June 2, 2011 / 7:33 AM / 8 years ago

Firms discuss Egypt gas exports to Israel : minister

CAIRO (Reuters) - Egypt’s oil minister said on Thursday firms involved in exporting Egyptian gas to Israel were discussing resuming supplies, halted by pipeline blasts, and dismissed the idea that politics was hindering agreement.

Workers build a pipeline for transporting natural gas to Israel in north Delta Nile, 300 km (186 miles) north of Cairo, November 23, 2008. REUTERS/Nasser Nuri

Gas supplies to Israel, which gets up to 45 percent of its gas supplies from Egypt, have been halted for more than a month after the blasts on Egypt’s side of the pipeline in the wake of political turmoil after President Hosni Mubarak was ousted.

The exports have long been a contentious issue in Egypt with the media and ordinary Egyptians accusing Mubarak’s government of selling gas too cheaply to Israel. Egypt signed a peace deal with Israel in 1979 but ties have never been very warm.

U.S. investors in the East Mediterranean Gas Co (EMG) have taken legal steps against the Egyptian government to ensure gas flow resumes to Israel, the companies have said.

Speaking on the sidelines of the Gas Exporting Countries Forum (GECF) conference in Cairo, Petroleum Minister Abdullah Ghorab initially said the timetable for resuming supplies to Israel was “under review”.

When he was later asked by reporters when the review would be complete, he said: “This is ongoing. (EMG) and EGAS are talking on this issue every day”, referring to Egypt’s national gas company EGAS.

Asked if there was any politics involved in the issue of exports to Israel, Ghorab said: “No”.

He said the case involved technical issues, adding: “We have to have security for the line. There have been two accidents and we need to secure the line.”
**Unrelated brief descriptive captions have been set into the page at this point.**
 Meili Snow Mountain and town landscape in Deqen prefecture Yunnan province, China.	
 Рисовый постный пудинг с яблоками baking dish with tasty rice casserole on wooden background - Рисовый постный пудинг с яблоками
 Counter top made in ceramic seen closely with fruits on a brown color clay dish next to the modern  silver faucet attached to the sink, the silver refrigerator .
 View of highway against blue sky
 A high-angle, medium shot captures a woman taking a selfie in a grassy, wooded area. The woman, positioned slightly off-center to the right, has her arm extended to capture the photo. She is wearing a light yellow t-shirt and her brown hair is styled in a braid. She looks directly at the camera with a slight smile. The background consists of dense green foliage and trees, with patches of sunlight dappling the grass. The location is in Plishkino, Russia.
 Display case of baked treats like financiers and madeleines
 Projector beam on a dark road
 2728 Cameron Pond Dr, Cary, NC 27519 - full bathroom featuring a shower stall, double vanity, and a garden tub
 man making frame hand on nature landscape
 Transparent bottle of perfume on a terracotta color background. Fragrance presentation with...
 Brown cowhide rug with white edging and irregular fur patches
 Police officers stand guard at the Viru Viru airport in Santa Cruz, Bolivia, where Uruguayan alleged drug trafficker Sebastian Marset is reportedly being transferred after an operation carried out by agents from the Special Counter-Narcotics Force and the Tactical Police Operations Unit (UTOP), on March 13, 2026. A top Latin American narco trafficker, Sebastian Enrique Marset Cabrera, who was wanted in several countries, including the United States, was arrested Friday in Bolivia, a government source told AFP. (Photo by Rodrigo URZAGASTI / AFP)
Israel receives natural gas from Egypt under a 20-year deal signed in 2005. Flows have been cut since April 27 when an armed gang attacked a Sinai metering station, owned by Gasco, the Egyptian gas transport company that is an EGAS subsidiary.


Ghorab also played down the issue of possible arbitration in the case, saying such action would only be sought if there was no agreement between the companies involved, which was the right of any party to a contract.

“What they (the companies) mentioned, if we don’t agree we will go to arbitration. This the right of everybody. This is the right of everybody in the contract,” the Egyptian minister said.

Ampal American Israel Corp said in a statement it had joined EGI-Fund, PTT International and other international shareholders in EMG in formal steps toward arbitration under a U.S.-Egypt bilateral treaty for investment protection.

Ampal, along with Egyptian businessman Hussain Salem, Egypt Natural Gas Co, Thailand’s PTT, American businessman Sam Zell, chairman of EGI and Israel’s Merhav, own EMG.

Egypt said in April it would review its gas contracts with other states, including Israel and Jordan, amid accusations that Mubarak’s administration had improperly negotiated gas sales.

In an apparent reference to Egypt’s efforts to renegotiate gas terms, Ghorab told delegates at the gas conference he favoured flexible contracts and pricing formulas to allow a “fair and sustainable relationship between sellers and buyers”.

“This was exactly our understanding in Egypt of how this relation should be when we got into a renegotiation process for revising Egyptian export gas prices for our long-time contracts that have been accomplished a long time ago, under completely different world market conditions,” Ghorab said.

He did not name any countries or contracts.

“Mutual understanding and a positive response from all parties (should) help in achieving stable long-term supplies that satisfy the interests of all parties,” he added.